**Stated exercise 1**: Copy the rows word for word, from the line that contains "Find all instances" through the end of the rows, and leave the pictures out.

**Page extract**:
-*-*-
Foreign Direct Investment

Despite the severe  economic crisis Greece has been facing since 2010, the country's   performance in attracting foreign investment in 2012 was satisfactory in   comparison with the previous year. The total (gross) capital inflows   to the country in 2012 amounted to 2.9 billion Euro, while net inflows   reached 2.3 billion Euro.

Investment Incentives in Greece

Greece’s Investment Incentives Law governs the terms and conditions of direct investment in Greece and provides for incentives, available to domestic and foreign investors, dependent on the sector and the location of the investment.

In February, 2011, the Greek Parliament voted on and passed the Investment Law, which establishes new objectives, new procedures, and new financing tools, and creates the necessary conditions for a healthy and outward-looking business environment.

The investment law is committed to results, speed, and transparency.

The Law

• Contains a defined annual budget and an aid ceiling.

• Addresses all sectors of the economy, except those expressly articulated in Article 2 of the Law

• Is mindful of scarce public funds by providing incentives through tax exemptions, subsidies, leasing and soft loans. For every one Euro of subsidy provided, three Euros of tax exemptions are provided.
-*-*-
**Task material**:
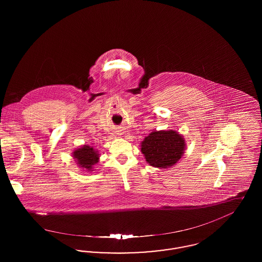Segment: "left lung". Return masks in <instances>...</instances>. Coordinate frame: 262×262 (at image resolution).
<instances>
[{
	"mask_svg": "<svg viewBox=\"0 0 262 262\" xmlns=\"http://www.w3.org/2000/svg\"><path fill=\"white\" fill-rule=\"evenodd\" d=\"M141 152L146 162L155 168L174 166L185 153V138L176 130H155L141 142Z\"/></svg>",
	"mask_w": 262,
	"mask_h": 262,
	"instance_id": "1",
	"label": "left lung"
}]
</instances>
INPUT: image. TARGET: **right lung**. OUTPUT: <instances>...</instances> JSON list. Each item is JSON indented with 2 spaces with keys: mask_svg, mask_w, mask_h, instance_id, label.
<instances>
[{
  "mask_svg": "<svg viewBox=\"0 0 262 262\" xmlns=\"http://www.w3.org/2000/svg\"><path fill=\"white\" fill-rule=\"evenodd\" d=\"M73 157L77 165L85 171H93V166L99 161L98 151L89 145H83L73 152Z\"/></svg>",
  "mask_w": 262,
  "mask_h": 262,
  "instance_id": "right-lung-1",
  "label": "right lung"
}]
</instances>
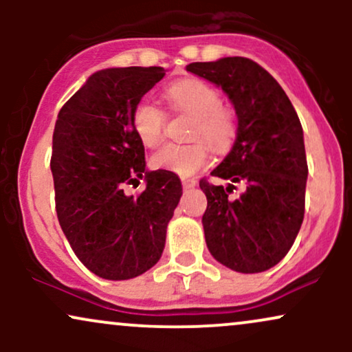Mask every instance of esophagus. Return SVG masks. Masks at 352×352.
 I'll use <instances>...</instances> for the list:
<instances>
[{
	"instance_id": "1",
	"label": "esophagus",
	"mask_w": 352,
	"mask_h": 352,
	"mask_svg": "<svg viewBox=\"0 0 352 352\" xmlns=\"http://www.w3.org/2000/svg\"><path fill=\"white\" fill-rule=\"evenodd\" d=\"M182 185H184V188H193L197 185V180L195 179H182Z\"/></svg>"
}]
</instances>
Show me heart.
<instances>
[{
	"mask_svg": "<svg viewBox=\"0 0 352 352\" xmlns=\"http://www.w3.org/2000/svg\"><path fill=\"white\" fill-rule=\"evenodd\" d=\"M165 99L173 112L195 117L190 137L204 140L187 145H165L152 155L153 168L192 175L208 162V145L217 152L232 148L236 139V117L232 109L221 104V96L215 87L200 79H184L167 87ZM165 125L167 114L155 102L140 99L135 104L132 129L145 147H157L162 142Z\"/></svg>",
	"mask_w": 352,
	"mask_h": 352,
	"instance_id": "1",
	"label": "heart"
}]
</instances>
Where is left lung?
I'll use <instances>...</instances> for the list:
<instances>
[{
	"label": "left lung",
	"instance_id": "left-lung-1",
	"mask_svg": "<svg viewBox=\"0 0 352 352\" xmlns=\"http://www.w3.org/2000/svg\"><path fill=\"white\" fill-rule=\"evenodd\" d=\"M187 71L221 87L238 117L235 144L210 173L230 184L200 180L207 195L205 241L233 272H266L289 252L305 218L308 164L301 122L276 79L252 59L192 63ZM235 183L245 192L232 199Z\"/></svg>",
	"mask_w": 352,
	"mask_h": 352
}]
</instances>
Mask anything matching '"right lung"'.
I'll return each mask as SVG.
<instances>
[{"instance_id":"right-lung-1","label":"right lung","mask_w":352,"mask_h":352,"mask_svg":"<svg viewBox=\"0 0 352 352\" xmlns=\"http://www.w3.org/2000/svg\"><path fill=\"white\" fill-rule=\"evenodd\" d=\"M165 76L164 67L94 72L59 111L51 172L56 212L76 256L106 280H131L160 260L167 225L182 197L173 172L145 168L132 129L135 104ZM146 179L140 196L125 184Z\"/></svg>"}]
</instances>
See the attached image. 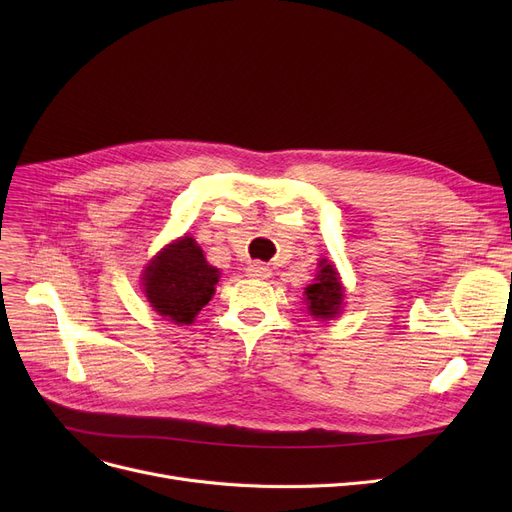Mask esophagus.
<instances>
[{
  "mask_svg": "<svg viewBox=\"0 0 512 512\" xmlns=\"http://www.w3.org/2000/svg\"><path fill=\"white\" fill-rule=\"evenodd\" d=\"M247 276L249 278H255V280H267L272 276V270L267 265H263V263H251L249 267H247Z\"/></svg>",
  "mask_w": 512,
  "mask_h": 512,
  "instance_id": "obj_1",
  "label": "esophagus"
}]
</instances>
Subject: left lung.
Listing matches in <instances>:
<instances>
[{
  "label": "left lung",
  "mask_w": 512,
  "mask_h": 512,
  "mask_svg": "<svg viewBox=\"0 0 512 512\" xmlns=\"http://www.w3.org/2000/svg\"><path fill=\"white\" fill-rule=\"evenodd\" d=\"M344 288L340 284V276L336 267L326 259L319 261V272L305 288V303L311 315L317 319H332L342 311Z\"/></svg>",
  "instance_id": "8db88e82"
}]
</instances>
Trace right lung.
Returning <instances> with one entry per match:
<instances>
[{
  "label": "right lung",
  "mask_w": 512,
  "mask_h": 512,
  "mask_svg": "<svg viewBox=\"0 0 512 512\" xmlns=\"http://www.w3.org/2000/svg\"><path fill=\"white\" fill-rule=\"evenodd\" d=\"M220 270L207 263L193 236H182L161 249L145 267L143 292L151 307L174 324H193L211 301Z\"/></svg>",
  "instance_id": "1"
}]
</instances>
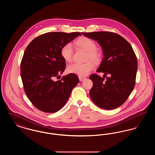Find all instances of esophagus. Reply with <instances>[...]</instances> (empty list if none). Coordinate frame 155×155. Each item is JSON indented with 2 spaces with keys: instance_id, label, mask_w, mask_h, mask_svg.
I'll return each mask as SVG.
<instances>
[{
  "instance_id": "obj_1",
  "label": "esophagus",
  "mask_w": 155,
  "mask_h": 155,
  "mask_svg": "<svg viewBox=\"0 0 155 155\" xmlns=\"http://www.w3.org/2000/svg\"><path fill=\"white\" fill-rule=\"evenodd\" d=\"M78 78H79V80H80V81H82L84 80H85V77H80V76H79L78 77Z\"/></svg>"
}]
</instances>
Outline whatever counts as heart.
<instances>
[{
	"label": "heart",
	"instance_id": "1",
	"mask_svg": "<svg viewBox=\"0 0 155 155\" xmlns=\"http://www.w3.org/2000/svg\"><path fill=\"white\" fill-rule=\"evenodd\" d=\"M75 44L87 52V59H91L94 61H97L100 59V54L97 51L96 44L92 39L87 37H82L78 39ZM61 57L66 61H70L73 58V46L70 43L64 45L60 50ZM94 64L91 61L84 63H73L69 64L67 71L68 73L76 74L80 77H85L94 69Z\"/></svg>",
-*-*-
**Stated exercise 2**:
Answer these from the passage on foreign investment in Greece:
(a) What did net capital inflows to Greece reach in 2012?
(b) In what month and year did the Greek Parliament pass the Investment Law?
(c) How many Euros of tax exemptions does the Law provide for every one Euro of subsidy?

**Worked answer 1**:
Find all instances of esophagus. Reply with <instances>[...]</instances> (empty list if none). Coordinate frame 155×155. Each item is JSON indented with 2 spaces with keys: instance_id, label, mask_w, mask_h, mask_svg.
I'll return each mask as SVG.
<instances>
[{
  "instance_id": "obj_1",
  "label": "esophagus",
  "mask_w": 155,
  "mask_h": 155,
  "mask_svg": "<svg viewBox=\"0 0 155 155\" xmlns=\"http://www.w3.org/2000/svg\"><path fill=\"white\" fill-rule=\"evenodd\" d=\"M78 78H79V80H80V81H82L84 80H85V77H80V76H79L78 77Z\"/></svg>"
}]
</instances>
Outline whatever counts as heart.
<instances>
[{
	"label": "heart",
	"instance_id": "1",
	"mask_svg": "<svg viewBox=\"0 0 155 155\" xmlns=\"http://www.w3.org/2000/svg\"><path fill=\"white\" fill-rule=\"evenodd\" d=\"M75 44L87 52V59H91L94 61H97L100 59V54L97 51L96 44L92 39L87 37H82L78 39ZM61 57L66 61H70L73 58V46L70 43L64 45L60 50ZM94 64L91 61L84 63H73L69 64L67 71L68 73L76 74L80 77H85L94 69Z\"/></svg>",

**Worked answer 2**:
(a) 2.3 billion Euro
(b) February 2011
(c) Three